SANTA ANA – The ACLU Foundation of Southern California (ACLU SoCal) today asked the Orange County District Attorney’s office and Sheriff’s Department to spell out their policies and practices involving disclosure of exculpatory evidence and the use of jailhouse informants in light of serious concerns over constitutional violations.

The requests, filed under the California Public Records Act, come in the wake of a wide-spread scandal involving both agencies’ use of in-custody informants to elicit incriminating information from defendants despite a constitutional ban on such practices.

“We know that Orange County officials have failed to play by the rules,” said Brendan Hamme, staff attorney with ACLU SoCal.“What we don’t know is how many innocent people were wrongly convicted because prosecutors and law enforcement adopted a win at any cost strategy.”

The scandal exploded during the trial of Scott Dekraai, who admitted to the 2011 killing of eight people in Seal Beach. Sheriff’s officials placed an informant next to Dekraai’s cell but failed to disclose that fact to the court and defense attorneys.

Since then, a state judge has banned the entire district attorney’s office from the case, and a trove of documents surfaced, revealing that prosecutors and the sheriff’s department worked together, in some cases promising informants reduced sentences in exchange for obtaining incriminating evidence.

These revelations have led courts to overturn at least half a dozen convictions, finding that Orange County District Attorney Tony Rackauckus’ office failed to fulfill its duties, including that it turn over information that is favorable to a defendant.
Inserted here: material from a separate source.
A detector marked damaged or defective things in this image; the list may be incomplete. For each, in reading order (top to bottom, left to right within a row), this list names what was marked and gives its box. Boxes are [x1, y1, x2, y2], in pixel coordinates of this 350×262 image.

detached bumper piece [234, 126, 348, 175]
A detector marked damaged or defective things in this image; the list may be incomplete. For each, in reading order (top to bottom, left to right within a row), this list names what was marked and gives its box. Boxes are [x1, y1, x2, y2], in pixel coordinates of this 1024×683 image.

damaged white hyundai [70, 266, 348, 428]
“Orange County officials tell the public they can be trusted to clean up the scandal they created,” said Caitlin Sanderson, staff attorney with ACLU SoCal. “But that’s simply not good enough. Not given the scope of what has been uncovered. Not given the existence of a secret 25-year-old computerized database that contained potentially exculpatory evidence yet was intentionally concealed from defense attorneys. And not given the fact that prosecutors and law enforcement continue to maintain that they did nothing wrong even as courts overturn convictions because of government misconduct.”

ACLU SoCal’s request, which seeks policies, manuals, training materials, memos and other documents dating back to 1985, aims to ensure that both agencies fully address the scope of the scandal and avoid future miscarriages of justice.